What the task requires →
Update the text on job abandonment below, starting with "Job abandonment occurs" and going on through "intention to quit.", so that "employer" is changed to "manager".

What is considered job abandonment?


Job abandonment occurs when an employee does not report to work as scheduled and has no intention of returning to the job but does not notify the employer of his or her intention to quit.

Employers should develop a policy defining how many days of no-call/no-show will be considered job abandonment. No federal law specifies the number of days; however, in some states, case law might establish what time period is reasonable, and state unemployment agencies might do the same. Three to five full business days is a common measure and provides employers with enough time to investigate the absence (but not so long an amount of time to put the organization in a position of holding a job for someone who will never return).

Employers are cautioned not to assume that all no-call/no-show absences are automatic job-abandonment cases. Occasionally, employees are unable to contact their employers, such as in medical situations, incarceration or some other form of crisis. Employers should develop investigation procedures, including contacting or attempting to contact the employee as well as sending a termination of employment letter explaining the employer's position and asking the employee to contact the employer if there are circumstances that could potentially change the employer's action (e.g., medical emergency).

Finally, employers should follow established termination procedures, such as updating the employee's file with documentation; noting both the last day worked and the termination date; sending COBRA and insurance forms, if applicable; and cutting the final paycheck according to state requirements. An employee's termination date may not be the same as the last day worked and will depend on the employer's job-abandonment policy. In the case of a three-day rule, an employee may be terminated at the end of the third business day or retroactively back to the last day worked once the three days have passed. A sound policy will provide clarity to ensure that job-abandonment situations are handled consistently.

[Stored data entries]
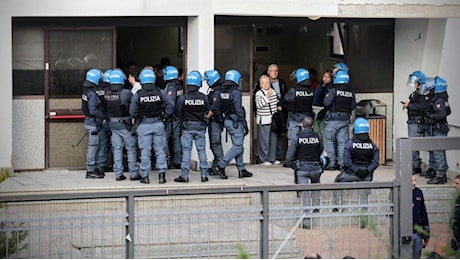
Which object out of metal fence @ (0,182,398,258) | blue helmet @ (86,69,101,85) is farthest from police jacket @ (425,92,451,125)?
metal fence @ (0,182,398,258)

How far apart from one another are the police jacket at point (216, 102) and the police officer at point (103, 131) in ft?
5.06

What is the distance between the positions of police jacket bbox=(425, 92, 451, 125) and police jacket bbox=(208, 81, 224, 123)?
3295mm

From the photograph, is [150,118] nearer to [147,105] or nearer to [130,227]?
[147,105]

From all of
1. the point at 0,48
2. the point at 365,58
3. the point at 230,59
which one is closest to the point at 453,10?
the point at 365,58

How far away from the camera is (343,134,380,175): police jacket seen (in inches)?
589

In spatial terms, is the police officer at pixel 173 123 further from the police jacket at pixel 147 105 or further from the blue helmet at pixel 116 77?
the blue helmet at pixel 116 77

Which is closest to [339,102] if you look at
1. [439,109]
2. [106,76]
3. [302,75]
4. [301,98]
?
[301,98]

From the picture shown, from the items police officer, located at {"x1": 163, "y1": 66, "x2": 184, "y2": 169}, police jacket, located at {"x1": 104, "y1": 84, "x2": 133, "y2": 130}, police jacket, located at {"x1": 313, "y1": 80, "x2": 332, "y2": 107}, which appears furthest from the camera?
police jacket, located at {"x1": 313, "y1": 80, "x2": 332, "y2": 107}

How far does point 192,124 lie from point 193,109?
242 millimetres

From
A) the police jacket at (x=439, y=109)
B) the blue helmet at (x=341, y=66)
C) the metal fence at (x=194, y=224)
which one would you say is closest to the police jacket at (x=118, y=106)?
the blue helmet at (x=341, y=66)

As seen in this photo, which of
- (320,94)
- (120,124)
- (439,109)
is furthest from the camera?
(320,94)

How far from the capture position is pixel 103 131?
54.4ft

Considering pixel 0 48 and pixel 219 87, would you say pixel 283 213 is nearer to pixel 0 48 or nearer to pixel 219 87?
pixel 219 87

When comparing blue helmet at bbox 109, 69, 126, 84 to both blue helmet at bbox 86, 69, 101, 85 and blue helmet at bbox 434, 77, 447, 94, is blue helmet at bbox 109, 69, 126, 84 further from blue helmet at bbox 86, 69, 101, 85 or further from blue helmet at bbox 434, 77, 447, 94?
blue helmet at bbox 434, 77, 447, 94
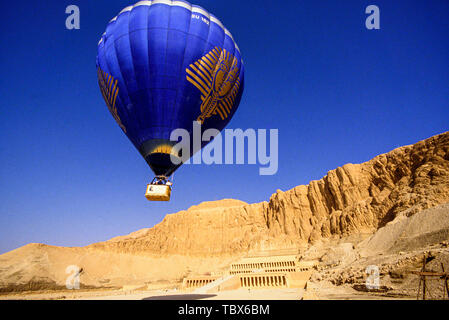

Exercise response →
Job abandonment occurs when an employee does not report to work as scheduled and has no intention of returning to the job but does not notify the manager of his or her intention to quit.